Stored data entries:

=====

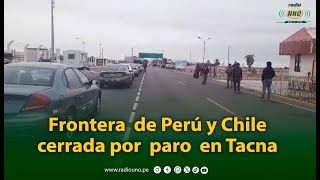 Frontera Perú y Chile cerrada por paro en Tacna [upl. by Oibesue]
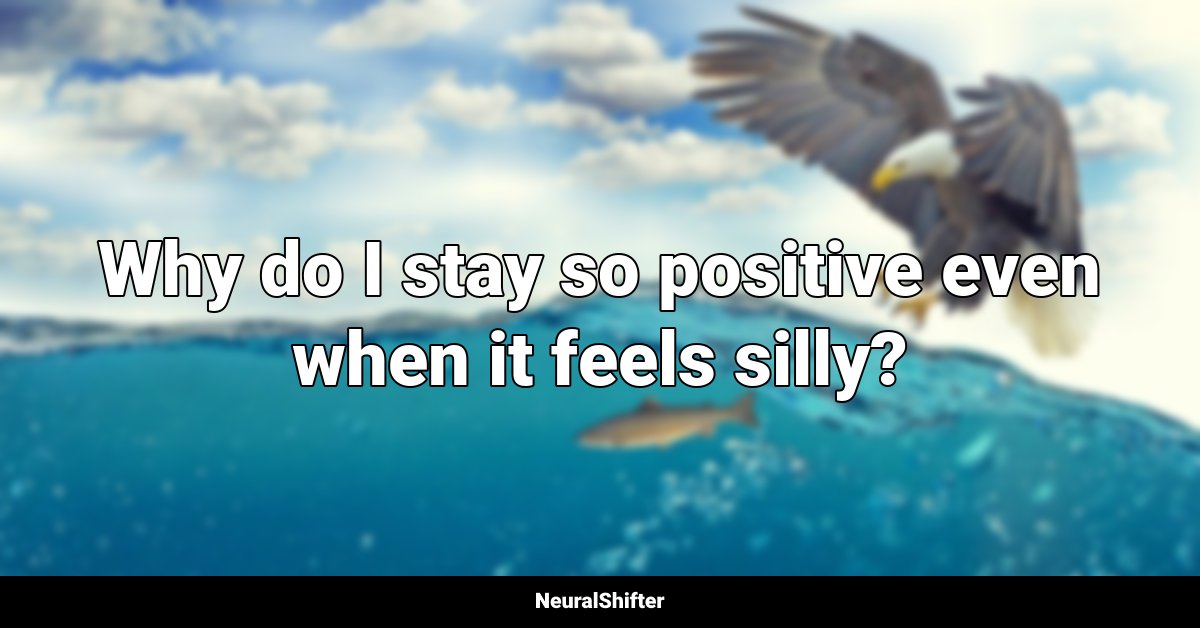 Why do I stay so positive even when it feels silly?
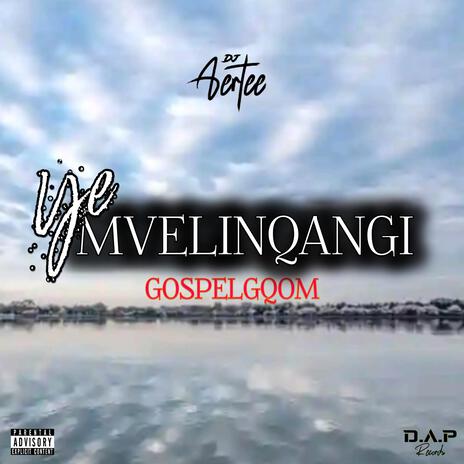 Ye mvelinqangi_(gospelgqom)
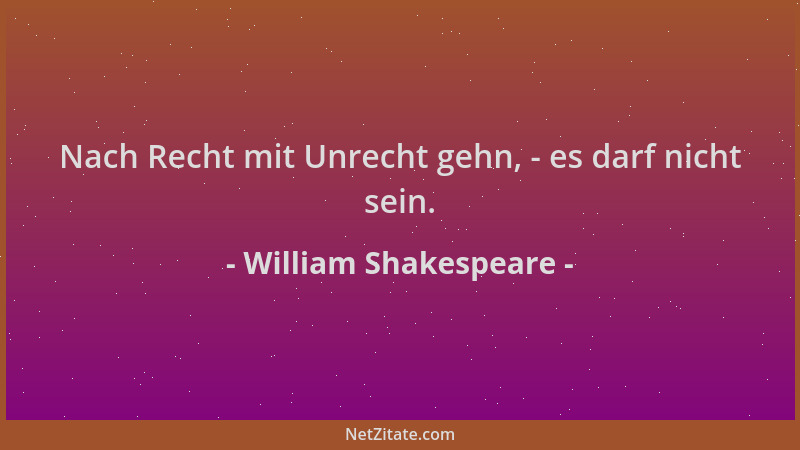 William Shakespeare - Nach Recht mit Unrecht gehn, - es darf nicht sein....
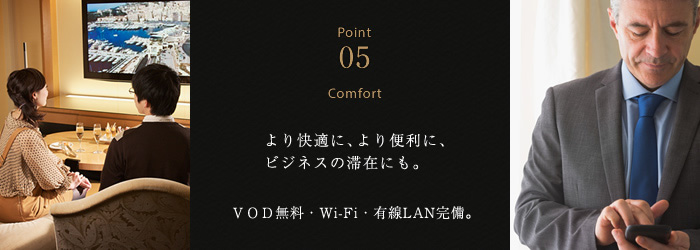 Point 05 Concept より快適に、より便利に、ビジネスの滞在にも。ＶＯＤ無料・Wi-Fi・有線LAN完備。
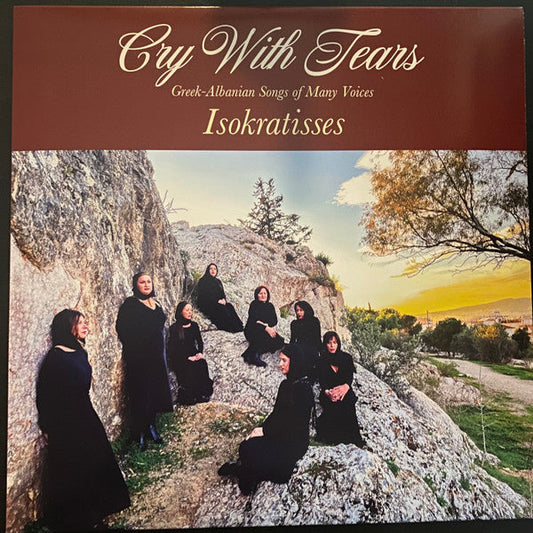 Isokratisses- Cry With Tears: Greek-Albanian Songs Of Many Voices (Indie Exclusive Vinyl)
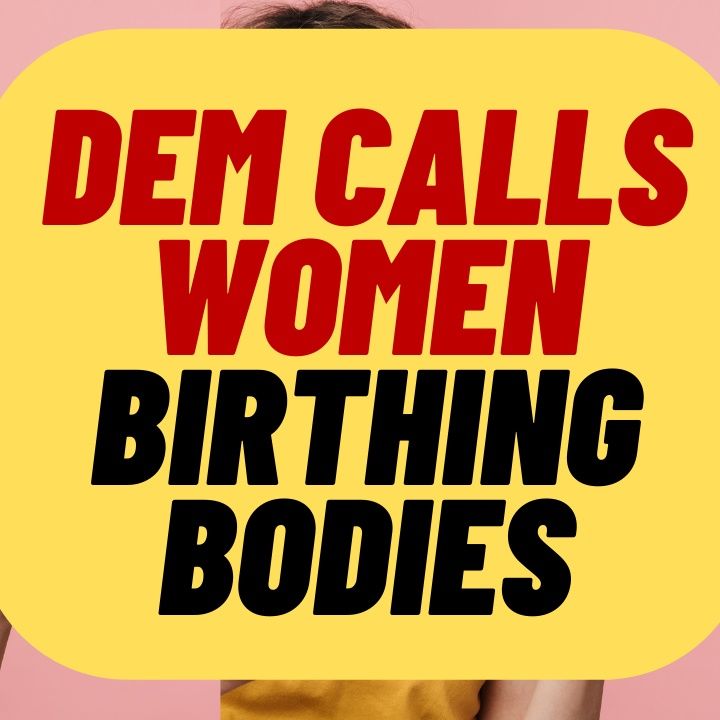 BIRTHING BODIES? More Woke Lunacy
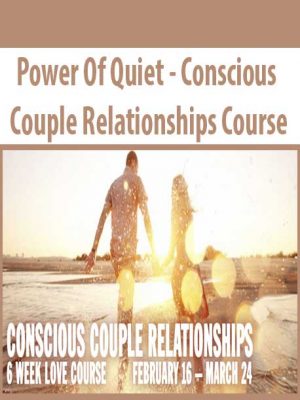 Power Of Quiet – Conscious Couple Relationships Course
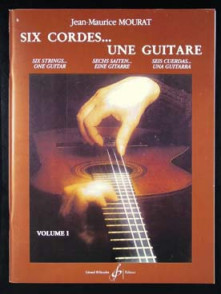 Mourat J.m. Six Cordes Une Guitare Vol 1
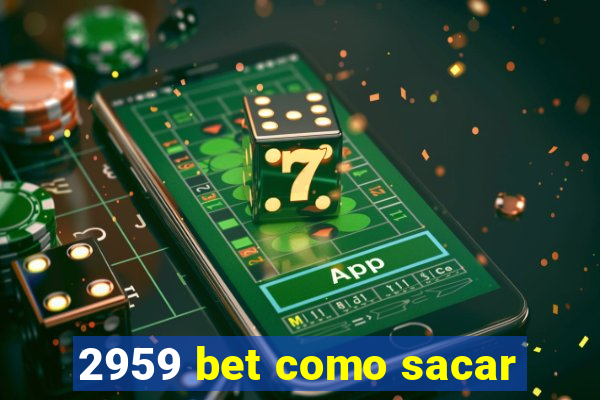 2959 bet como sacar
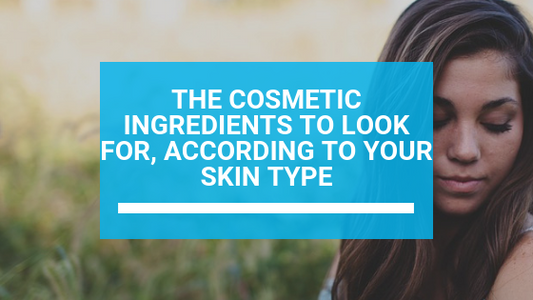 The Cosmetic Ingredients to Look For, According to Your Skin Type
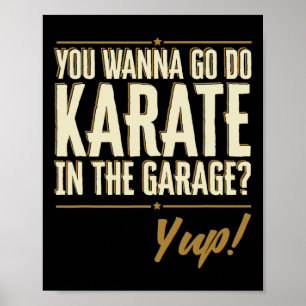 Je wilt karate gaan doen in de garage - Yup citaat Poster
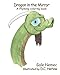 Dragon in the Mirror (Coloring, rhyming books)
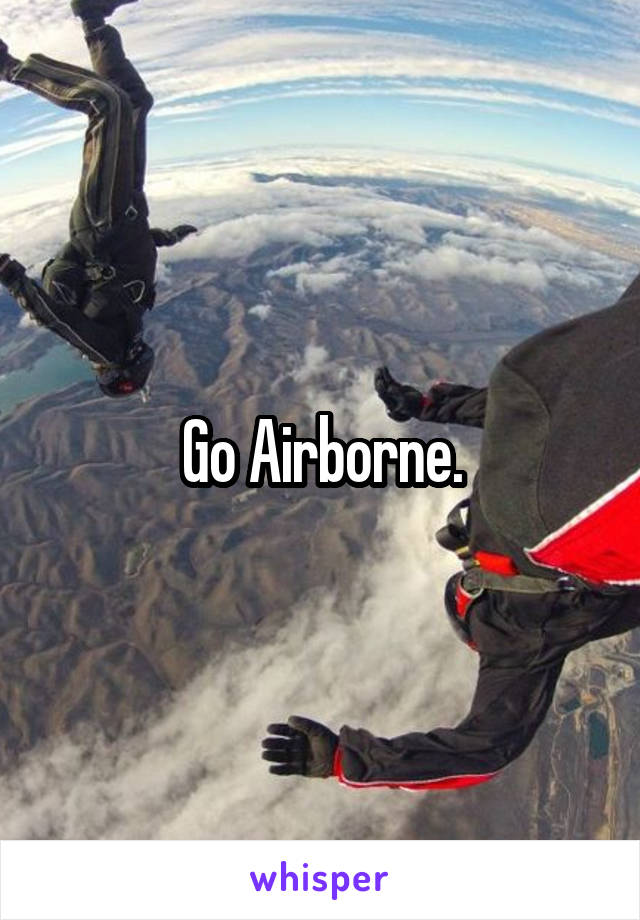 Go Airborne.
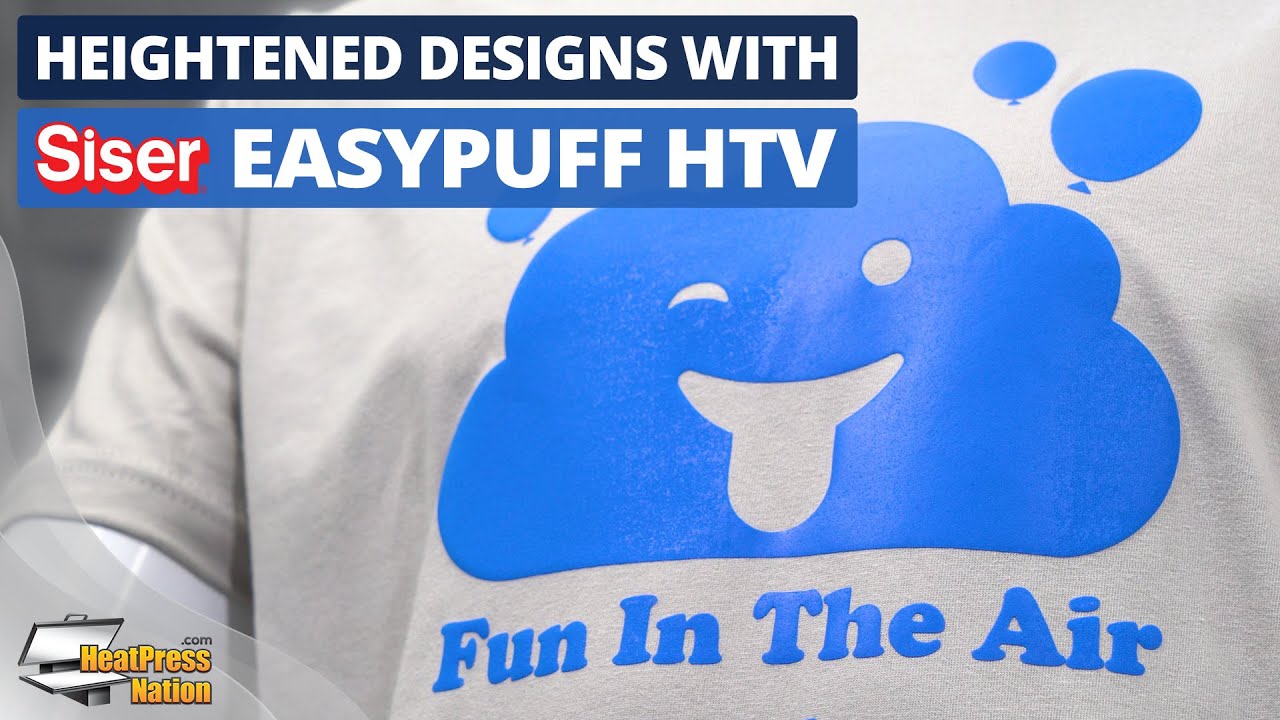 Heightened Designs With Siser EasyPuff HTV - HeatPressNation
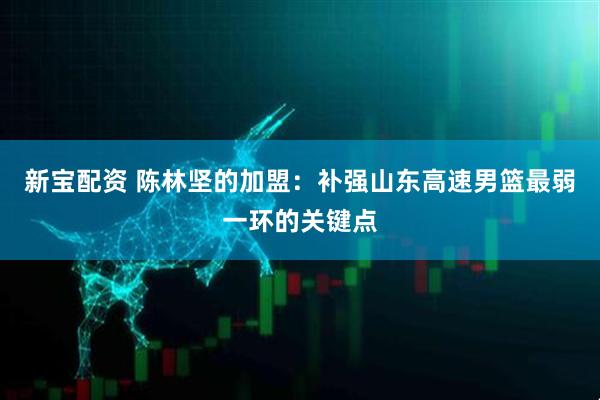 新宝配资 陈林坚的加盟：补强山东高速男篮最弱一环的关键点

=====

Assignment ▸ An exact copy of the records above is required, leaving out the pictures.

Answer below ▸
 Frontera Perú y Chile cerrada por paro en Tacna [upl. by Oibesue]
 Why do I stay so positive even when it feels silly?
 Ye mvelinqangi_(gospelgqom)
 William Shakespeare - Nach Recht mit Unrecht gehn, - es darf nicht sein....
 Point 05 Concept より快適に、より便利に、ビジネスの滞在にも。ＶＯＤ無料・Wi-Fi・有線LAN完備。
 Isokratisses- Cry With Tears: Greek-Albanian Songs Of Many Voices (Indie Exclusive Vinyl)
 BIRTHING BODIES? More Woke Lunacy
 Power Of Quiet – Conscious Couple Relationships Course
 Mourat J.m. Six Cordes Une Guitare Vol 1
 2959 bet como sacar
 The Cosmetic Ingredients to Look For, According to Your Skin Type
 Je wilt karate gaan doen in de garage - Yup citaat Poster
 Dragon in the Mirror (Coloring, rhyming books)
 Go Airborne.
 Heightened Designs With Siser EasyPuff HTV - HeatPressNation
 新宝配资 陈林坚的加盟：补强山东高速男篮最弱一环的关键点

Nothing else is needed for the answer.